Kris: So, I like continuous delivery, because I think it’s sort of the first step of building a learning organization. It’s sort of a fundamental capability that a team needs to be able to learn collectively about what it’s doing in the world. The first step is being able to sort of ship increments of value continuously.
The second, I think, is to be able to measure the result of any incremental change you’ve made, so you can back out of a bad path that you’re on, or sort of refine what you’re doing and know that quantitatively.
The next step then, is to move from a sort of historical corporate planning, so this is a our six-month milestone, our two-year roadmap, our marketing commitments for Q3 of next year, into sort of an assumption that if we are shipping continuously and learning continuously because we’re measuring what we’re doing, whether it’s quantitative or qualitative measurements.

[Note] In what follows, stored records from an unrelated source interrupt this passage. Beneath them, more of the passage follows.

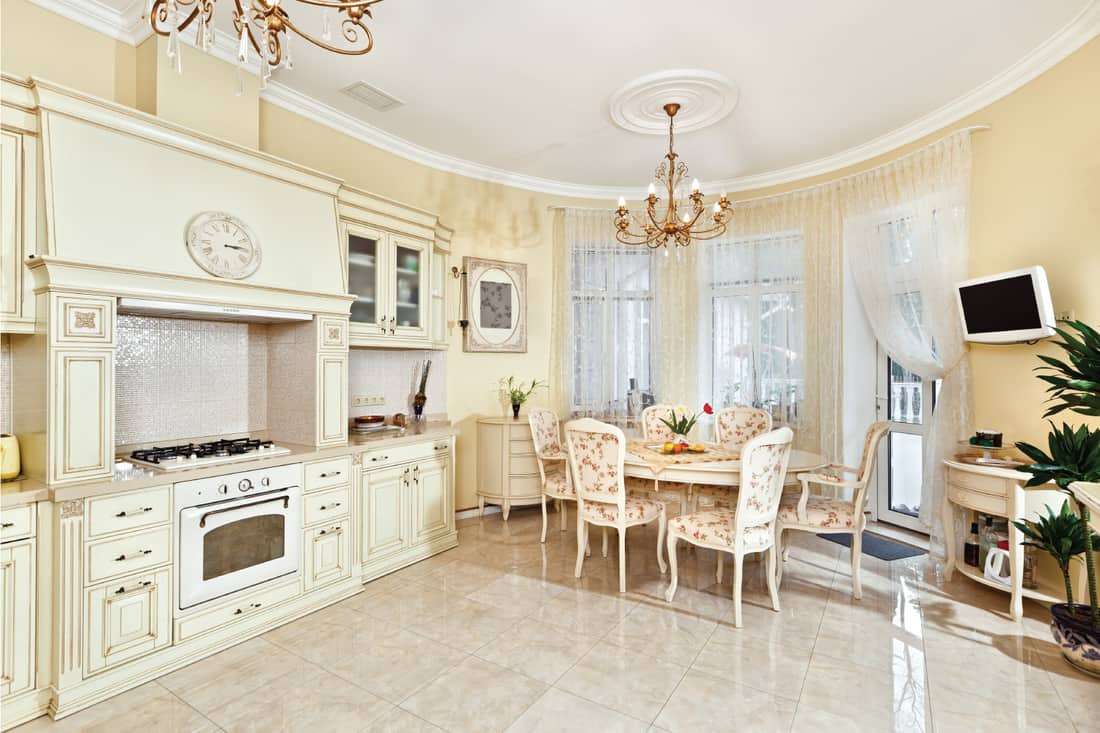 Beige floral country kitchen. Classic style kitchen and dining room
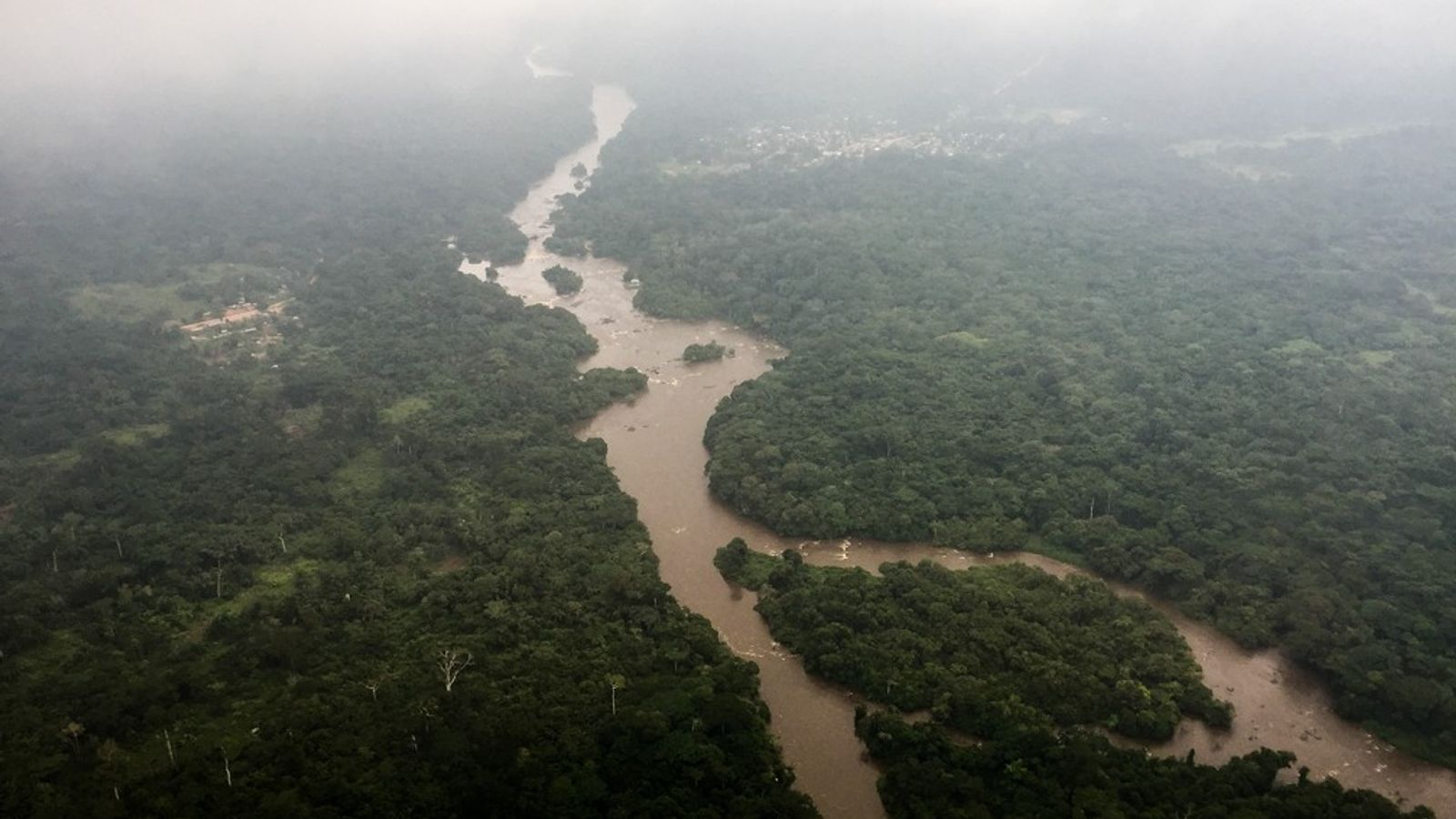 The Epulu River flows through the Okapi Wildlife Reserve, a UNESCO World Heritage site in the ...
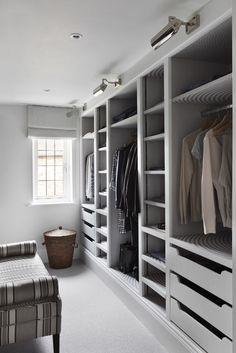 Elegant and stylish walk in wardrobe closet with smart storage solutions.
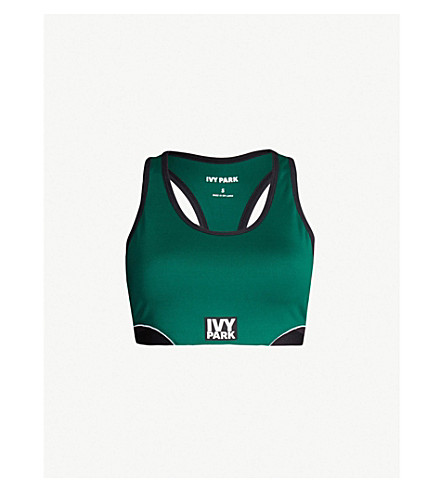 IVY PARK Cutout logo-print stretch-jersey sports bra (Forest green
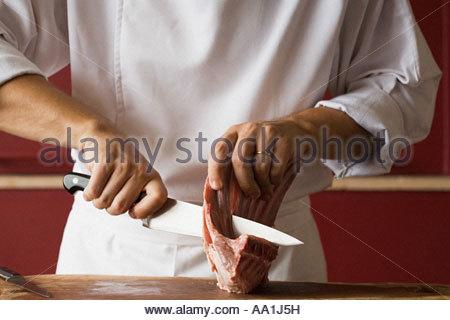 Schneiden von Fleisch Koch - Stockfoto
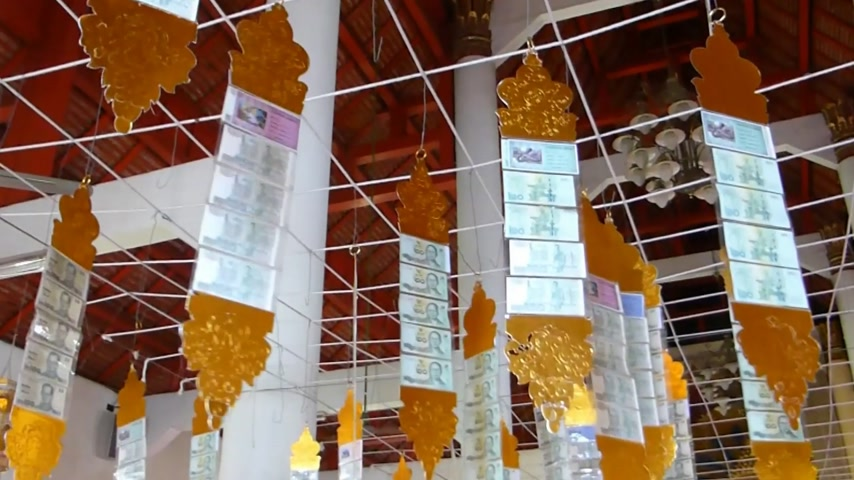 budist : Temple donation money hanging on metal trellis in a Thai temple, Chiangmai.  Thai people are never out of money regarding donations to Buddhist temples.  Stok Video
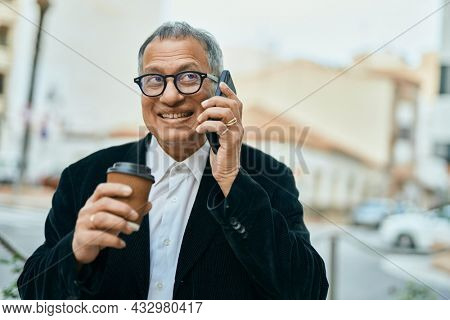 Middle age southeast asian man speaking on the phone and drinking a cup of coffee at the city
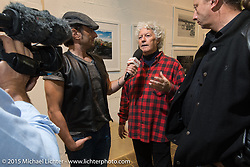 Biker Billy (Alfredo Cella) being interviewed in his gallery / Italian Choppers shop with an exhibition of photographs by Michael Lichter during EICMA, the largest international motorcycle exhibition in the world. Milan, Italy. November 20, 2015.  Photography ©2015 Michael Lichter.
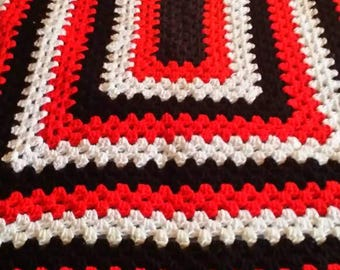 Red, black and white afghan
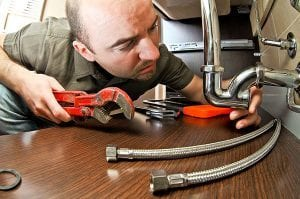 a man works with a wrench | burlington plumber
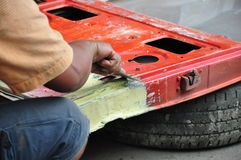 Car painter. Auto mechanic preparing the front bumper of a car for painting Stock Photos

The next step is really being able to assume that in your planning, and know you’re going to have more information in the future than you had in the past. So your plans that you made six months ago are necessarily lacking information than plans you would make today would have, so sort of institutionalize that.
And then kind of the last part, and this is all kind of enabled by continuous delivery, the last part is building organizational fluidity.
So as an organization, whether it’s your project planning structure, or your accountability to your work flows, are fluid, so if you learn something new, you’re not locked into, oh we have a sixth person, I don’t know, sign-up flow team, and we just discovered that we have no levers for moving engagement right now in the sign-up flows, so we’re committed to that and we’ve got this implicit prioritization that’s built into our org chart. So, to have organizational fluidity where you’re adapting the organization to what you’re learning continuously.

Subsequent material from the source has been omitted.